Your instructions
Extract each line of the material below that contains the string "further". Case counts.

Stored data
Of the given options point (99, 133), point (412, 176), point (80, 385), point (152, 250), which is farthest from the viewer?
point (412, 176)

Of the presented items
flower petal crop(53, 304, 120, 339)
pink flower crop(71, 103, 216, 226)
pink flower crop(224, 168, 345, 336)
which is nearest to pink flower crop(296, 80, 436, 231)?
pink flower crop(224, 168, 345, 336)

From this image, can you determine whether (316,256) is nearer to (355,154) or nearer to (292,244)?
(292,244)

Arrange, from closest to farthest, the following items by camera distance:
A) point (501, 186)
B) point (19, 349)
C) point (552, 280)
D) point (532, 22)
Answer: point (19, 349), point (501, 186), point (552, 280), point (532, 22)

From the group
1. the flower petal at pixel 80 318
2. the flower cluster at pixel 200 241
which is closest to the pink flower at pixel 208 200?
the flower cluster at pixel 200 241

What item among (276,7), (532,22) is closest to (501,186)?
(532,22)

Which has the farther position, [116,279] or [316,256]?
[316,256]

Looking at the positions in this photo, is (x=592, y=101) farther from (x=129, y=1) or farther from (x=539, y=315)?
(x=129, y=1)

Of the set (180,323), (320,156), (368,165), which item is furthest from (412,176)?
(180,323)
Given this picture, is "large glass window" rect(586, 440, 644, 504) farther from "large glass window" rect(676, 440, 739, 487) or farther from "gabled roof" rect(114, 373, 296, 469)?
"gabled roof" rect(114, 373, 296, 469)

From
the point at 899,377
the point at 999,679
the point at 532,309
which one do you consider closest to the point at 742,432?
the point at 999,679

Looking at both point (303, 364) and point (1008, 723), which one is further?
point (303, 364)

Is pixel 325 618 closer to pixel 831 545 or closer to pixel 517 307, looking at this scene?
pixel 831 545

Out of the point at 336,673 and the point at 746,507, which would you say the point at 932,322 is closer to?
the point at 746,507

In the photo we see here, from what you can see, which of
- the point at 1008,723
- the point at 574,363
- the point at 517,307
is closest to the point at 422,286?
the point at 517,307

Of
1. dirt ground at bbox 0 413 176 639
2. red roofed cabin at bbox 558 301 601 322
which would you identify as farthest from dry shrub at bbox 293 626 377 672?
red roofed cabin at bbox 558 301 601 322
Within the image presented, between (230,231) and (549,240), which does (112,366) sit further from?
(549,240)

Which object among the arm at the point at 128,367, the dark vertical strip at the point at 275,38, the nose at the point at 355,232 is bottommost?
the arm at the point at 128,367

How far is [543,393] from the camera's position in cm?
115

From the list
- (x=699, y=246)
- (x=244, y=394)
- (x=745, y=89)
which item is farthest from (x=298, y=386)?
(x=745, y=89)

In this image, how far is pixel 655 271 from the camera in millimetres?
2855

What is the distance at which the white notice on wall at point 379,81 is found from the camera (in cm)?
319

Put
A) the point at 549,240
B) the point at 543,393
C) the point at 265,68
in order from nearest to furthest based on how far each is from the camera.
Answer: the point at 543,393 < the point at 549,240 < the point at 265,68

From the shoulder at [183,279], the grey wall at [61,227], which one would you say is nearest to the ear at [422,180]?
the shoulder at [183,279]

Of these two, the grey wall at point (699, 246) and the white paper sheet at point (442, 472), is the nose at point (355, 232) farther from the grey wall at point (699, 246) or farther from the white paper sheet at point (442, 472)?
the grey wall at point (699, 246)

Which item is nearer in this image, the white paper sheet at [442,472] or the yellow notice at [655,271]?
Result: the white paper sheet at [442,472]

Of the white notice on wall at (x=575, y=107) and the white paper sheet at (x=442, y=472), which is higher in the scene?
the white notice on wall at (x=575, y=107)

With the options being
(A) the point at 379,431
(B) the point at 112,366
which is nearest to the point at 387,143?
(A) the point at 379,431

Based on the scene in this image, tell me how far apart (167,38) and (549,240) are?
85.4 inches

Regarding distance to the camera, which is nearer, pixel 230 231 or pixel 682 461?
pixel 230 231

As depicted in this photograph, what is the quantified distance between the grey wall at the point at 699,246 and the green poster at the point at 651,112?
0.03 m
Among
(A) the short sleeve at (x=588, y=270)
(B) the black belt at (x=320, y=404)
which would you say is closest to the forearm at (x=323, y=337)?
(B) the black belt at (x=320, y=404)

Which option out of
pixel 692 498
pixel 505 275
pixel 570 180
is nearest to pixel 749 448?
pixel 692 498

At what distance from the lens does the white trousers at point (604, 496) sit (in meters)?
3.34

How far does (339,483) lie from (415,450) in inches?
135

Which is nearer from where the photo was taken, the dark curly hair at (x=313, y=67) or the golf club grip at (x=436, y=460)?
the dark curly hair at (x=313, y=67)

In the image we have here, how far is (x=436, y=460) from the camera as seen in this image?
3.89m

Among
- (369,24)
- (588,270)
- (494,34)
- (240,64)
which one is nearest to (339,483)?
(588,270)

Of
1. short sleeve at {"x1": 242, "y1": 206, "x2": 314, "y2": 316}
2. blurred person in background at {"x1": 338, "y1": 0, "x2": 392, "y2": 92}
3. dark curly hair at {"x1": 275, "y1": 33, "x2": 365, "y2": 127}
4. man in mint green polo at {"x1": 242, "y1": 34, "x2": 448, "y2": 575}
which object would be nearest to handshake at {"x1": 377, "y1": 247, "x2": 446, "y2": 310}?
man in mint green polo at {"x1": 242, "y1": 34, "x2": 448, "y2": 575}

Result below
Looking at both point (303, 364) and point (1008, 723), which one is further?
Within the image presented, between (230,231) and (549,240), which does (112,366) sit further from?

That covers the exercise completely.